I tend to fall in love with places that I have never seen. I don’t think this is unusual; many of us have seen a place in a photograph or movie and found ourselves struck by the desire to see it in person. Sometimes I have wanted a location for many years: I fell in love with the columns of Durham Cathedral in the UK at the age of 18 and nurtured that desire for 12 years before being able to actually reach out to touch them. . This desire is a deep magic to me – the kind of magic that sometimes takes hold of my life and guides it down unforeseen paths.
Earlier this week, The wild hunt‘s Sean McShee reported on the Harvard Celtic Colloquium and the new research into medieval Irish manuscripts presented there. Reading the article, I found my mind drifting to another one of those dream lands I set my sights on: Station Island, located in Lough Derg in County Donegal, Ireland, the site of a pilgrimage. Catholic called St. Patrick’s Purgatory.
I first read St. Patrick’s Purgatory in a pilgrimage seminar I attended during my graduate studies – this is the subject of a chapter in Edith and Victor Turner Image and pilgrimage in Christian culture, a book that I have spoken of elsewhere about the influence on me. According to the legend of the practice, Saint Patrick prayed to his god that, in order to convert the Irish, he had to be able to show them proof of the Hereafter, and especially of the dangers of Hell and Purgatory. His god then revealed to Saint Patrick a cave on Station Island where Saint Patrick saw Purgatory for himself and was able to demonstrate the same to any reluctant pagans. (The Turners note that finding purgatory inside a cave is likely a holdover from pagan traditions, in which caves often have some connection with the afterlife.)
The Turners used Station Island as an example of an “archaic” pilgrimage, where current practice appears to reflect the survival of an earlier religious form. The theory intrigued me, but I was more interested in their description of ritual practice on the island. Once the pilgrims arrive at Station Island, they embark on three days of almost continuous and roundabout prayer, with barely sleep and little food. The ritual revolves around a series of stations – hence the name – that dot the island, including a set of stone circles that are said to be the remains of beehive cells in which the monks once lived. These stations are each dedicated to particular saints, including many typically Irish – St. Brigid is one of them. A circuit of the stations takes about an hour and 15 minutes, and over the course of a pilgrim’s three days on the island, nine are needed.

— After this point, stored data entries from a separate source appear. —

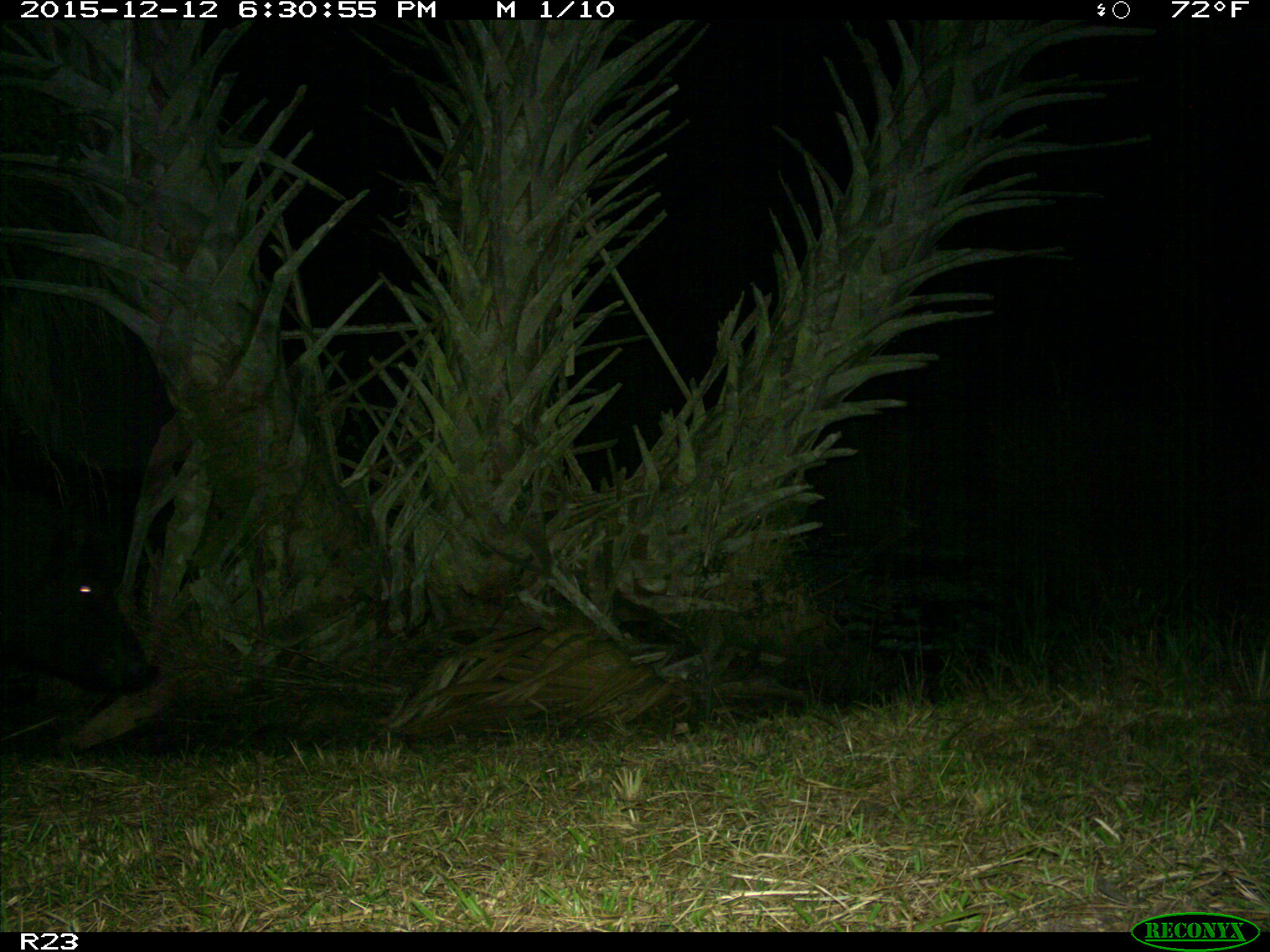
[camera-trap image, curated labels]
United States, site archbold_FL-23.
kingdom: Animalia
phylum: Chordata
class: Mammalia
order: Artiodactyla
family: Suidae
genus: Sus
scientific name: Sus scrofa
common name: wild boar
Sus scrofa (wild boar).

Four of these tours, however, take place during a vigil in St. Patrick’s Basilica, during which priests lead pilgrims through the Stations of the Cross throughout a sleepless night. Hundreds and hundreds of Our Fathers and Hail Marys and Symbols of the Apostles are intoned during this night, as the pilgrims try to fight the urge to sleep. (In the past, if a pilgrim fell asleep, it was said that he risked being damned in hell; today, he simply loses his chance to have indulgences, which are already an archaic notion to most people. Catholics.)
Now, many readers can read this description and say to themselves “that looks horrible” and I can’t blame them for feeling that. Certainly, St. Patrick’s Purgatory sounds like an ordeal – both in the modern and classic sense. But to me, anyway, it also sounds like an amazing ritualistic experience, the kind of thing that, if concluded with a willing heart, could put a participant in a fellowship with the divine that would not be possible by means. less arduous. Certainly the poet Seamus Heaney, one of my heroes, thought so; his long poem “Station Island” is inspired by his own trips to Purgatory.
I have often thought about what a ritual like this might look like for modern pagans. I remember the Vision Quest ritual that I participated in for many years at the Heartland Pagan Festival at the Gaea Retreat, which also involves taking a trip through a number of resorts. I’m playing with the idea of something that involves a similar kind of path through shrines and altars over the days – something that takes resilience and dedication to complete, and with a similar emphasis on repetition and devotion, a ritualistic action repeated over and over again so often that it becomes encoded in the rhythm of the breath.
There is a part of me that thinks about this and then thinks of all that would be left out – it’s a form of ritual that assumes that one’s body is “capable” in a way that many are not, sometimes including mine, and just because it’s not a problem for Irish pilgrims doesn’t mean it shouldn’t be a problem for us. The logistics for such a pilgrimage to be both welcoming and stimulating are formidable. But it seems like something worth doing to me, which is why every once in a while I open my notebook and jot down new notes on how this could be accomplished.
I have not yet visited St. Patrick’s Purgatory myself, although they note that pilgrims of all faiths are welcome there; I hope to see him someday, just as I saw the columns of Durham Cathedral. Until then, I will have to make my stations in pen and ink.